## [Raw records]

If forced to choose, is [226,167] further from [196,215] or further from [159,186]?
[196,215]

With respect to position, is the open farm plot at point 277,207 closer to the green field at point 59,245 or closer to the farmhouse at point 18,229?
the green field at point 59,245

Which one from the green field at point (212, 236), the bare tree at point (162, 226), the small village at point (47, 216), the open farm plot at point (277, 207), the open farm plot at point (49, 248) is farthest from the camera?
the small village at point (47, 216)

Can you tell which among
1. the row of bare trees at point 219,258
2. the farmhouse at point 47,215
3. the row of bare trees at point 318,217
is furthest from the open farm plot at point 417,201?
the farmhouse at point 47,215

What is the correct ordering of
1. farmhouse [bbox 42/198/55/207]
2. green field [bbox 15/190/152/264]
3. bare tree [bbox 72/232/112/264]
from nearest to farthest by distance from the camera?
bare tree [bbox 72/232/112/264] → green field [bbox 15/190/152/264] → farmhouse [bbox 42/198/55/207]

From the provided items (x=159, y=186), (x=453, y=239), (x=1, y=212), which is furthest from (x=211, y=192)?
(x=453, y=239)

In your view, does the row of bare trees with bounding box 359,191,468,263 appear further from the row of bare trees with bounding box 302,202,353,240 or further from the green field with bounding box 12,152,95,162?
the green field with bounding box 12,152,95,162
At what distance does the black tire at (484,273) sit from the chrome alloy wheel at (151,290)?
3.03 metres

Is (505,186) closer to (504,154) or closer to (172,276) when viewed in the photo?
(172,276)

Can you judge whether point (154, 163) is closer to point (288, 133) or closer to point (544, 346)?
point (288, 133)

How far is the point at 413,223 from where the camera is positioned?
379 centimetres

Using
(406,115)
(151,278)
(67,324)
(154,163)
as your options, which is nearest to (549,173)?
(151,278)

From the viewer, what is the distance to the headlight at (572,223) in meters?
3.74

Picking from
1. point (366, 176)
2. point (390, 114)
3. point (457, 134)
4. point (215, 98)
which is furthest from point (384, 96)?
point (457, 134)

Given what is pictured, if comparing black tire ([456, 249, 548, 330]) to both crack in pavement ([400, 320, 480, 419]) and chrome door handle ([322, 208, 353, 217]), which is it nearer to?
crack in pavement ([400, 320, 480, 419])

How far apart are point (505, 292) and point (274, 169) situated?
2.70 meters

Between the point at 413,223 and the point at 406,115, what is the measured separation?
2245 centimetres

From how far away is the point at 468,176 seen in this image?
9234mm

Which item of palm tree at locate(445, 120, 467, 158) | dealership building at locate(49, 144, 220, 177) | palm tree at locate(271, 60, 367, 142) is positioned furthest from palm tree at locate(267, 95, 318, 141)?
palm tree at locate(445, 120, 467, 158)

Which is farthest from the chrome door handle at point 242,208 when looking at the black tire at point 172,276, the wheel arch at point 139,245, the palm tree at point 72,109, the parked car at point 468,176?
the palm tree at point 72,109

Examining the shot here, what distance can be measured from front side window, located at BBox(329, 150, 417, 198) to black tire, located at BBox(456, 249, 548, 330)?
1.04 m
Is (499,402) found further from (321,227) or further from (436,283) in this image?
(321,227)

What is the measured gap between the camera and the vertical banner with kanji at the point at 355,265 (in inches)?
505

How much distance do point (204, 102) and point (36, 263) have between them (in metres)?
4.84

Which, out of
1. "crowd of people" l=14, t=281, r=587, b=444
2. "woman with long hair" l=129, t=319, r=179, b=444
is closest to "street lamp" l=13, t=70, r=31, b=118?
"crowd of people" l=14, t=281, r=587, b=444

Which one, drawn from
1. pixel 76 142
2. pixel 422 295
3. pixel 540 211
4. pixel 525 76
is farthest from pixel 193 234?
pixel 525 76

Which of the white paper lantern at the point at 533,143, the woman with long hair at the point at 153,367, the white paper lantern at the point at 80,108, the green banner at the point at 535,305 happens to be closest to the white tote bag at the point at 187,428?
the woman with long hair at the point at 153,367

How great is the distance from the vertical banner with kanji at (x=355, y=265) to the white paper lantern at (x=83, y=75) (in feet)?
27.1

## [What is needed]
Set down nothing but the lines from the one with "Which one, drawn from" through the end of the records, keeping each line exactly as written and including both ends.

## [Exercise answer]
Which one, drawn from
1. pixel 76 142
2. pixel 422 295
3. pixel 540 211
4. pixel 525 76
is farthest from pixel 193 234?
pixel 525 76

Which of the white paper lantern at the point at 533,143, the woman with long hair at the point at 153,367, the white paper lantern at the point at 80,108, the green banner at the point at 535,305 happens to be closest to the white tote bag at the point at 187,428?
the woman with long hair at the point at 153,367

How great is the distance from the vertical banner with kanji at (x=355, y=265) to the white paper lantern at (x=83, y=75) (in feet)?
27.1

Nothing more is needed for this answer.